The Eighth Sonata also follows a three movement pattern but is a contrast to its predecessor. Frédérick Martin in his booklet notes suggests that “the juxtaposition of these two works becomes a perfect tribute to (Tishchenko), bearing in mind how deeply he respects tradition while at the same time tearing up its rulebook.” Approachability is indeed set against more demanding intellectual rigour, though even with all of this meaty substance I would challenge this composer’s meeting with the avant-garde as being in the ‘difficult’ camp. In both of these sonatas there are plenty of harmonic and rhythmic handles onto which we can hold while far-reaching territories are explored. The first movement of the Eighth Sonata throws in Romantic gestures and quasi-classical cadence at times, all the while creating a fascinatingly personal and often craggy music-scape. The second movement is an Andantino that also draws its musical threads around a recurring Messiaen-like resolution. Variations are developed in which an almost banal waltz-like bass motif plays its undercurrent of spooky wit, disarming the increasing intensity of the material above in a kind of bizarre musical puppetry that suffuses the whole movement. The final movement sets up a polyphonic, almost fugal proposition with its distinctive thematic entry, but expectations are undercut as ever, and the development is anything but conventional. Combinations of the tonal and quasi-Romantic are thrown together with musical gauntlets thrown down and picked up in elements such as an extrovert can-can, cat-on-the-keyboard effects and extraneous and almost unwelcome octaves. This is ‘fun’ but also unmistakably serious in a similar way as we know Schnittke to be serious. A stream of consciousness can so easily go off the rails, and Tishchenko’s sense of danger is always present.
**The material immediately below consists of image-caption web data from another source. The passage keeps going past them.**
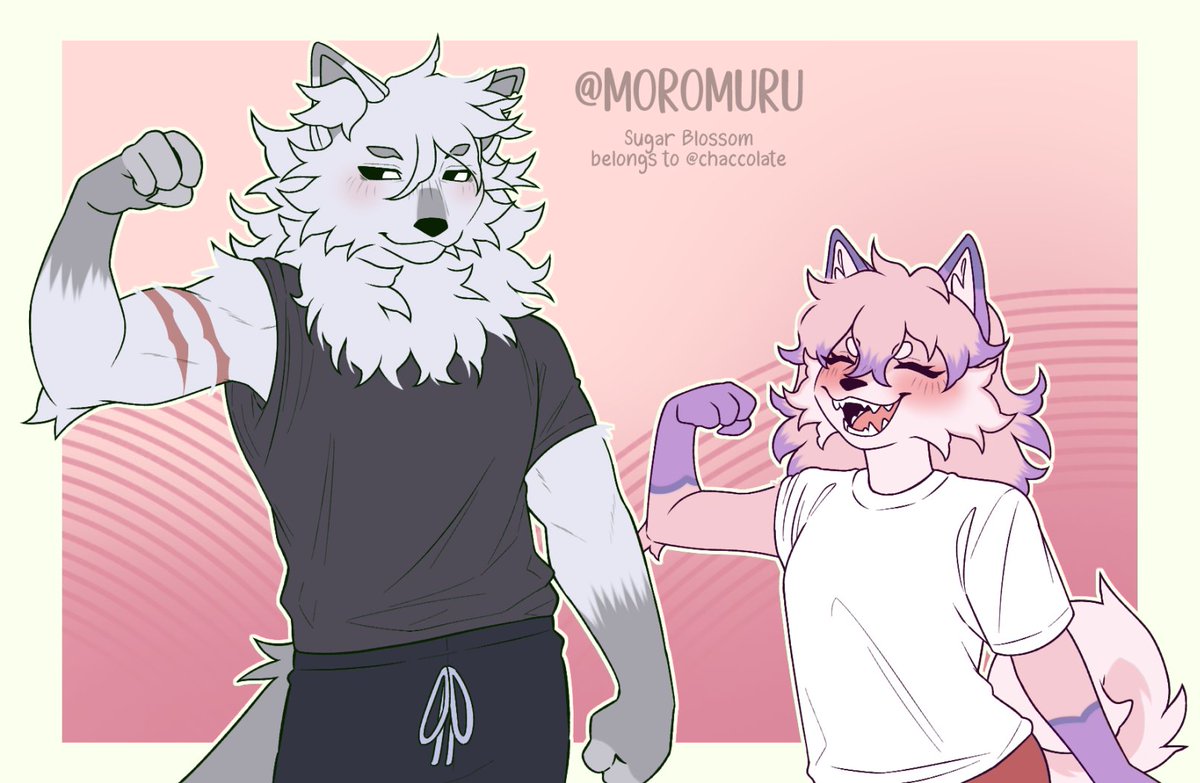 Moru (comms closed) (@moromuru) on Twitter photo Am finally free of comms for the month so feeding myself and pookie our comfort sillies 👻🍫
Sugar Blossom belongs to the one and only <a href="/chaccolate/">Chacco ⛩️ check pinned📍</a>
#SmilingCrittersAU #SmilingCrittersOC #NightmareCrittersOC #FlowerChase Am finally free of comms for the month so feeding myself and pookie our comfort sillies 👻🍫
Sugar Blossom belongs to the one and only <a href="/chaccolate/">Chacco ⛩️ check pinned📍</a>
#SmilingCrittersAU #SmilingCrittersOC #NightmareCrittersOC #FlowerChase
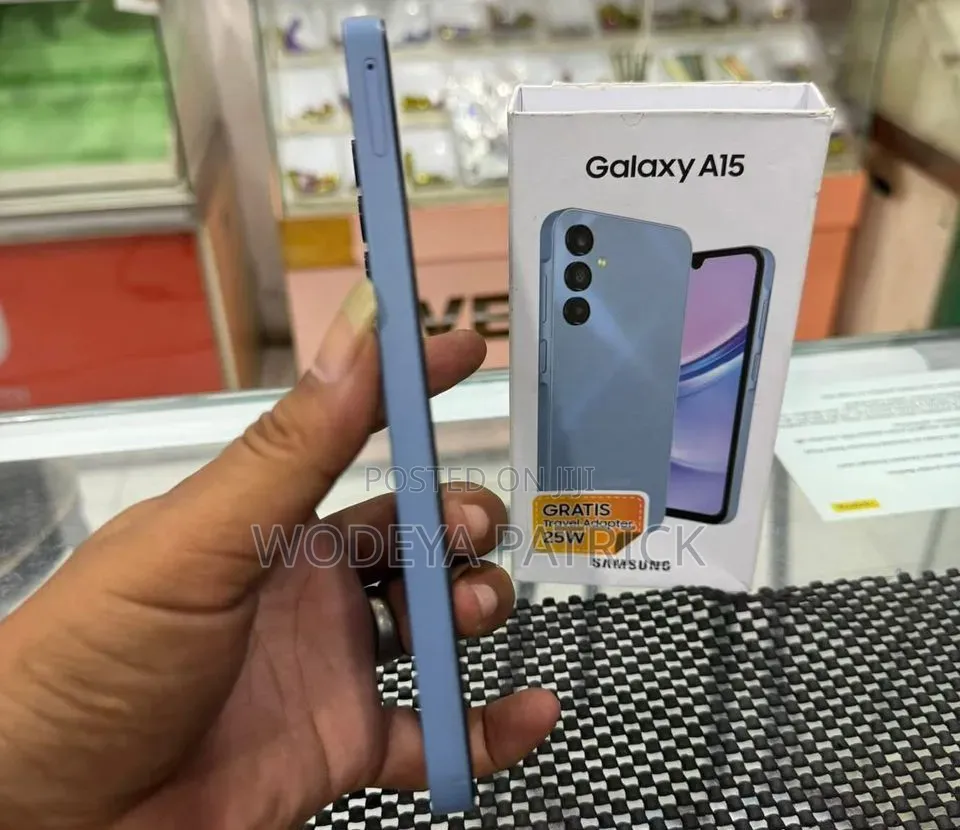 New Samsung Galaxy A15 5G 256 GB Blue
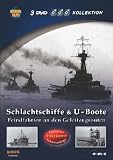 Produkt-Bild: Schlachtschiffe & U-Boote - Feindfahrten an den Geleitzugrouten (3 DVDs)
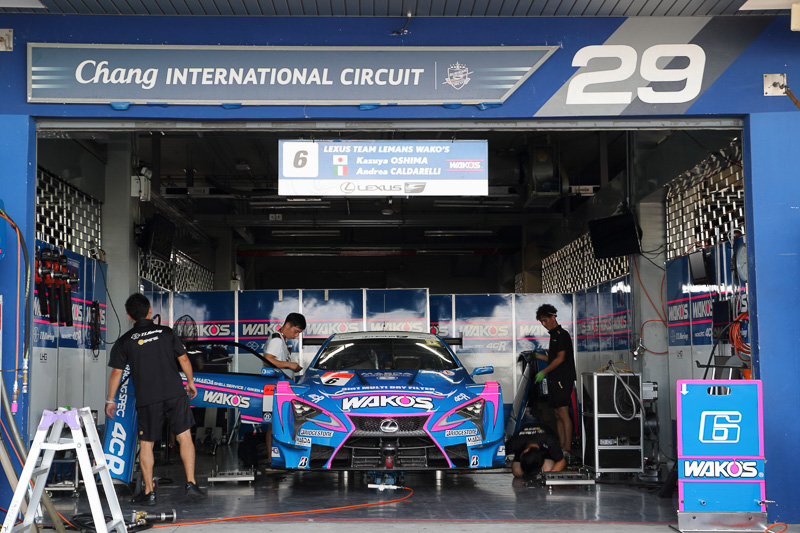 中盤から苦戦続きのLEXUS勢だが、ウェイトハンデ半減で序盤の勢いを取り戻せるか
Boris Tishchenko is well represented on the Northern Flowers record label and the composer appears performing his Seventh Sonata in an impressive recording on NF9968. This is a remarkably powerful performance though the upper register of the piano de-tunes in front of your ears, and the BIS recording with Nicolas Stavy is equally monumental and a few degrees more polished. The Eighth Sonata is a little more elusive but has been recorded by Vladimir Polyakov as part of a 2 CD set on the Compozitor label. This I haven’t heard.
Tishchenko’s idiom may take a little getting used-to, but the rewards are rich. This as ever is a demonstration quality production from BIS, and I also look forward to hearing much more from the remarkable Nicolas Stavy who already impressed us on the Hortus label with only his left-hand (review). Here we have both hands and more, and the results are stunning.